• YOUR OBJECTIVE
Your answer should be an exact copy of all the entries, free of pictures.

• EXTRACTED DATA
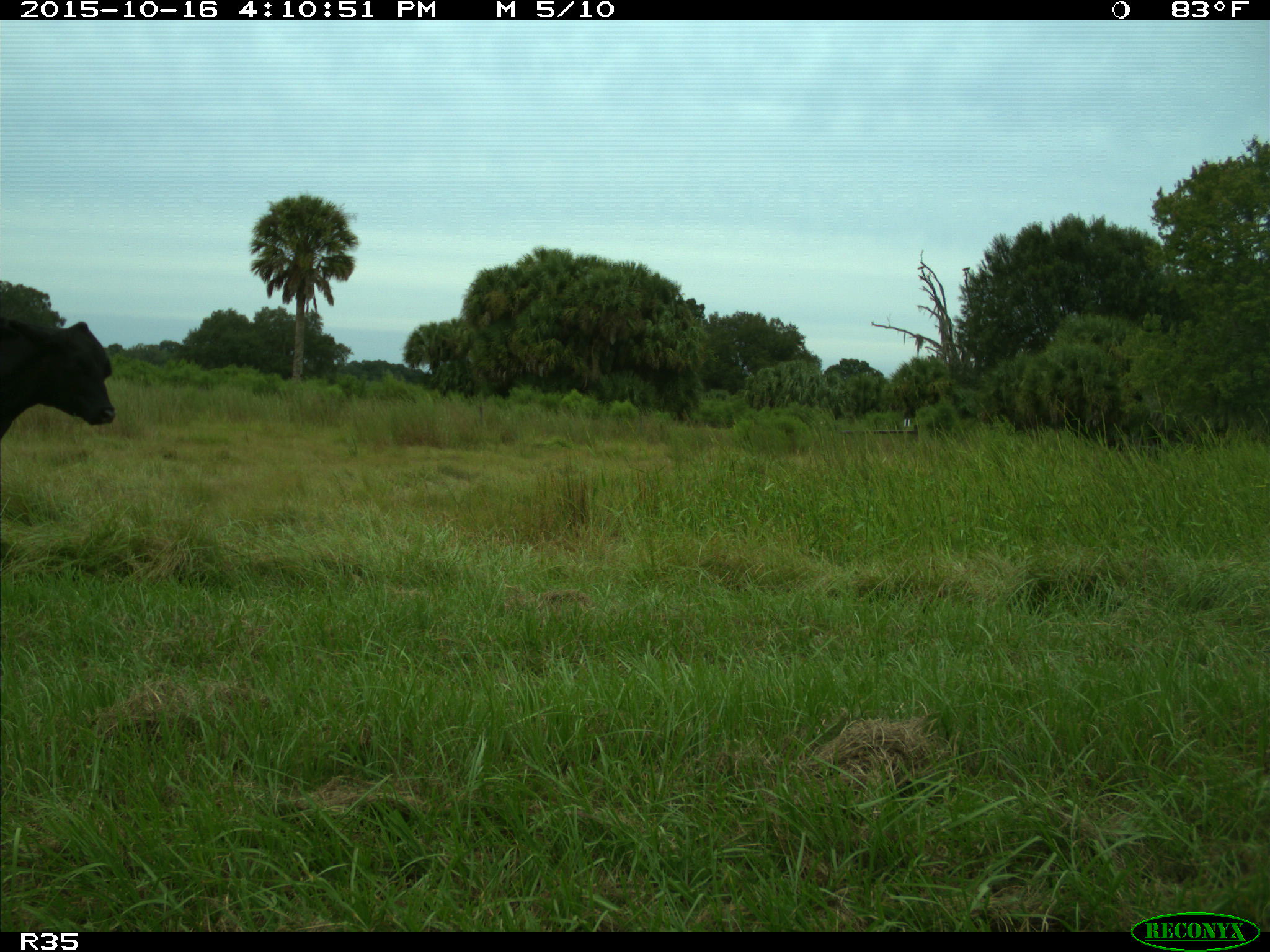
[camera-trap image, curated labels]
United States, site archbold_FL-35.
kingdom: Animalia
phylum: Chordata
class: Mammalia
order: Artiodactyla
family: Bovidae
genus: Bos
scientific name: Bos taurus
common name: domestic cow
Bos taurus (domestic cow).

• EXERCISE ANSWER
[camera-trap image, curated labels]
United States, site archbold_FL-35.
kingdom: Animalia
phylum: Chordata
class: Mammalia
order: Artiodactyla
family: Bovidae
genus: Bos
scientific name: Bos taurus
common name: domestic cow
Bos taurus (domestic cow).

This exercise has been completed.